The increase in availability of generative AI has brought forth a number of AI detection tools that claim to distinguish between AI and human-generated text. Turnitin, GPTZero, and Copyleaks are a few examples. Relying on predictable word patterns and sentence structure, these tools provide a percentage indicating how much of the text was allegedly produced by a human versus AI.

Understandably, these tools have generated a great deal of interest among instructors who are anxious to know how much their students are using AI to complete coursework. But how reliable are these tools? Despite lofty claims, the accuracy of these tools is questionable. OpenAI published a statement that they do not work well. Numerous faculty have experienced mixed results when putting ChatGPT to the test. Some colleges that use Turnitin have decided to disable Turnitin’s AI detection software due to reports of false positives and ongoing fears of falsely accusing students of academic misconduct. A recent study at Stanford concluded that AI detectors are biased against non-native English speakers. Additionally, Open AI recently shut down its own detection software, AI Text Classifier, due to its low rate of accuracy.  

As of this writing, Johns Hopkins University (JHU) does not have an official policy or statement about using AI detection software. Faculty should communicate to students what are and are not appropriate uses of generative AI in the course. You should work with your divisional academic integrity officer or the Office of Student Conduct if students violate your course policies.

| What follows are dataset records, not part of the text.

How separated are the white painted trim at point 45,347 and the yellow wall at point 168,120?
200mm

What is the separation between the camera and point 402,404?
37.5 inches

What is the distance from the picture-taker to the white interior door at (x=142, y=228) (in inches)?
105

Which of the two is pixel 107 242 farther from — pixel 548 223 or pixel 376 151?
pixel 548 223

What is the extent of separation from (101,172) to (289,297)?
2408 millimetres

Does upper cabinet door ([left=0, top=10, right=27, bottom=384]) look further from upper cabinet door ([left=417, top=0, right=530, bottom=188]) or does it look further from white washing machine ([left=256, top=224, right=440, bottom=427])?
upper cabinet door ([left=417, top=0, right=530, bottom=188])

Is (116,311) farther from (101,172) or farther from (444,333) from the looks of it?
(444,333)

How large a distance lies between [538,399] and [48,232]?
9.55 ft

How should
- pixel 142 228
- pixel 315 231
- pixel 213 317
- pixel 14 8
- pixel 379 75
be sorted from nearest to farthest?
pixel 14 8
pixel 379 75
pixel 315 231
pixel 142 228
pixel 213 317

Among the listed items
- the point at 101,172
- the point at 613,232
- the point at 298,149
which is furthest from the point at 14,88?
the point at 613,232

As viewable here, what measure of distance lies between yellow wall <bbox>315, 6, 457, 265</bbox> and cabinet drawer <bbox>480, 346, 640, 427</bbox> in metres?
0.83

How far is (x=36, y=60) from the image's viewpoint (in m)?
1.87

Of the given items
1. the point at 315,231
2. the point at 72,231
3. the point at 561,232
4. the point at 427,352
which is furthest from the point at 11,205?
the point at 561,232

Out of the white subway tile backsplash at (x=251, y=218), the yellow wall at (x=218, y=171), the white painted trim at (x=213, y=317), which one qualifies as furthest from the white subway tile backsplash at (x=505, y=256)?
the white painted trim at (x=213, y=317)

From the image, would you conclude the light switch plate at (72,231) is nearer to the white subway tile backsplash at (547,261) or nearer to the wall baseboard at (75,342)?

If misconduct is suspected, it is highly recommended that instructors speak to students before making any accusations.  If you choose to use one of these tools, we suggest using it in conjunction with one or more of the following alternatives.

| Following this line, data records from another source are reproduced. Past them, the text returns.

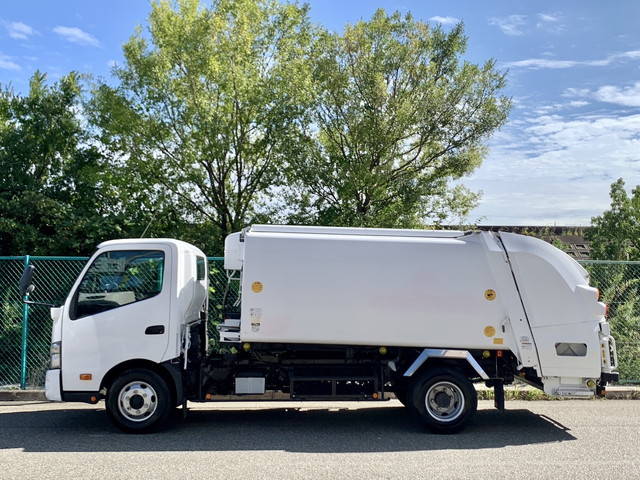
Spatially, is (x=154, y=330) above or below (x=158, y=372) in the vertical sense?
above

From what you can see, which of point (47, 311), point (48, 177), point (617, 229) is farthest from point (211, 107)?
point (617, 229)

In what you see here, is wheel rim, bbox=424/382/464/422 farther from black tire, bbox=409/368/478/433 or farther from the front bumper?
the front bumper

Alternative approaches to using AI detection tools: 

  • Include a syllabus statement with clear expectations of how AI is to be used in the course (if at all). Ask students to self-report how they used generative AI for the assignment.
  • Experiment with generative AI to see how it behaves; consider uploading your own assignments to look for patterns or common errors that emerge 
  • Familiarize yourself with students’ writing styles 
  • Consider redesigning assignments to make them more resistant to AI: 
    • Reference specific in-class discussions, activities, or readings in the assignment 
    • Ask students to include personal examples in their work 
    • Scaffold larger assignments into phased projects in which students must show iterative development of their work
    • Allow students to work on assignments during class 
    • Include a variety of assignment types (create a video, podcast, illustration, etc.) 

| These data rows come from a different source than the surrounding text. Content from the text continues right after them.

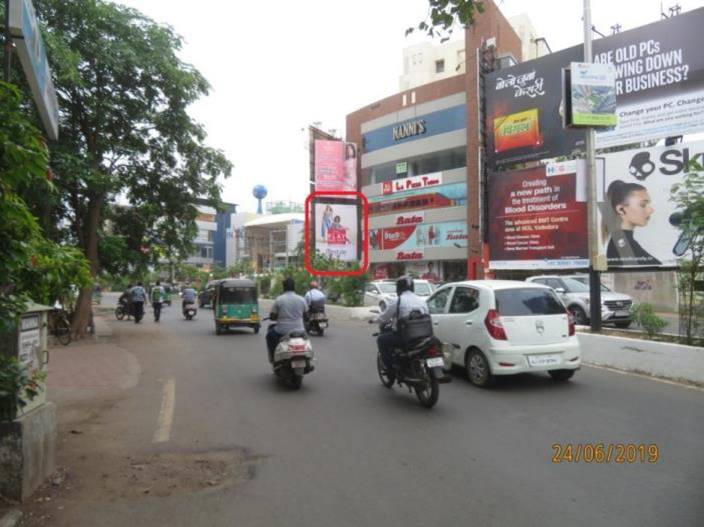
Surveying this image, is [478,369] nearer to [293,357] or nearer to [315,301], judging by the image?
[293,357]

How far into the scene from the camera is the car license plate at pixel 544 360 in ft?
25.5

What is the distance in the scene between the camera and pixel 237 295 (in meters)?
17.6

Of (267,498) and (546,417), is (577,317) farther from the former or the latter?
(267,498)

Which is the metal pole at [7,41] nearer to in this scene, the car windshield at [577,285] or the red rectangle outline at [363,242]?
the red rectangle outline at [363,242]

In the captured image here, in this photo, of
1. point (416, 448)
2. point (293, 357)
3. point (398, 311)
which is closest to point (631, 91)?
point (398, 311)

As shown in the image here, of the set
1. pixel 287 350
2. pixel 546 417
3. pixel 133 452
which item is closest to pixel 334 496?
pixel 133 452

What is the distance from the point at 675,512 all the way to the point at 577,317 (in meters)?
14.2

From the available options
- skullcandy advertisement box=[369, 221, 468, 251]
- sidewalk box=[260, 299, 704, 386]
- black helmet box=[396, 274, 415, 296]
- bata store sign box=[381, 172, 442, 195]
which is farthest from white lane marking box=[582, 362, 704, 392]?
bata store sign box=[381, 172, 442, 195]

Facilitating Discussion Example: Naveeda Khan, Anthropology – Invitation to Anthropology Course

In the Invitation to Anthropology Course, the TAs and instructor would invite students whose papers had been flagged with a high probability of relying on generative AI to a discussion about the paper. The goal was not to accuse the students of misconduct, but evaluate if they understood the concepts included in the paper. This could be shared with students when the assignment is published: “Students whose papers are flagged by an AI detector will be invited to an oral discussion about the paper with the instructor or TA to evaluate their knowledge of the concepts and arguments made.”